[VORLIEGENDER TEXT]

--------------------

Lafer!Lichter!Leck mich!

Existentielle Bedürfnisse treiben in der medialen Zubereitung manchmal seltsame Blüten. Das, was bereits vor Jahrzehnten an sexistischem Unwitz und dümmlicher Selbstbeweihräucherung aus dem TV verdrängt gewesen zu sein schien, überlebt scheinbar unbeschwert in den Nebelschwaden des Kochnischen-Programms. Dabei ist es nicht nur der Inhalt, der schon längst das Mindesthaltbarkeitsdatum überschritten hat, auch die Protagonisten sind fern des anderweitig propagierten guten Geschmacks. Und keinen stört es, am wenigsten das grenzdebile Publikum, das wie eine Wal-Mart-Belegschaft nach der allmorgendlichen Gehirnwäsche begeistert jeden Dünnschiss beklatscht, wenn er nur vorher konkludent als lustig gekennzeichnet wurde.

Horst

So sieht sich Johann am liebsten, als Zauberlehrlingmeister!

Horst, bekennender Mundart-Hausschwein-Flüsterer und schielender Anbeter von "Läckerschän" mit zwei oder vier Beinen hat sich bereits vor Urzeiten dem modernen Trend unterworfen, sich als Hygieneregel einen riesigen Bart wachsen zu lassen, damit die Speicheleinflugschneise auf 0 reduziert wird. Da ist das eine oder andere Härchen, das in der Suppe landet, leicht zu verschmerzen, verdirbt den Brei nicht und gehört ja eigentlich zum Geschäft. Ob der Horst aber vielleicht auch nur aus Faulheit diese Popelbremse trägt, bleibt unklar und - mit dem zugehörigen Weichgaumengeplapper - unerträglich.

--------------------

[FOLGENDES ERGÄNZEN]
1. Beantworte zum Text über Fernsehköche:
(a) Unter welcher Bedingung beklatscht das Publikum jeden Dünnschiss?
(b) Als was sieht sich Johann am liebsten?
(c) Als was für einen Flüsterer bezeichnet der Text Horst?
2. Welchen Grund nennt der Text über Fernsehköche dafür, dass Horst einen riesigen Bart trägt?

[GESAMMELTE DATEN]
--------------------

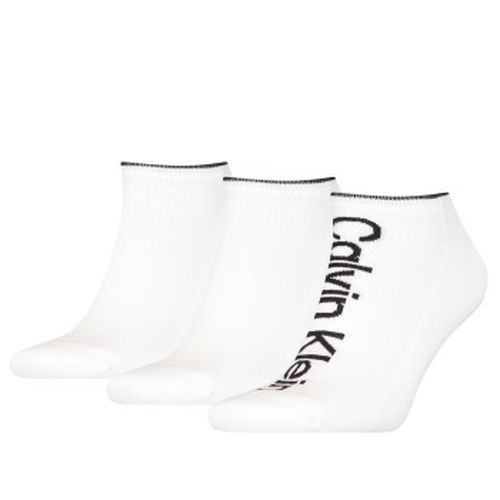 Calvin Klein 3P Men Athleisure Sneaker Socks Weiß One Size Herren - Calvin Klein Legwear - Modalova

--------------------

[ANTWORTLISTE]
1.
(a) Der Dünnschiss muss vorher konkludent als lustig gekennzeichnet worden sein.
(b) Als Zauberlehrlingmeister.
(c) Als bekennenden Mundart-Hausschwein-Flüsterer.

2. Horst lässt sich den Bart als Hygieneregel wachsen, damit die Speicheleinflugschneise auf 0 reduziert wird. Der Text lässt allerdings offen, ob er ihn vielleicht auch nur aus Faulheit trägt.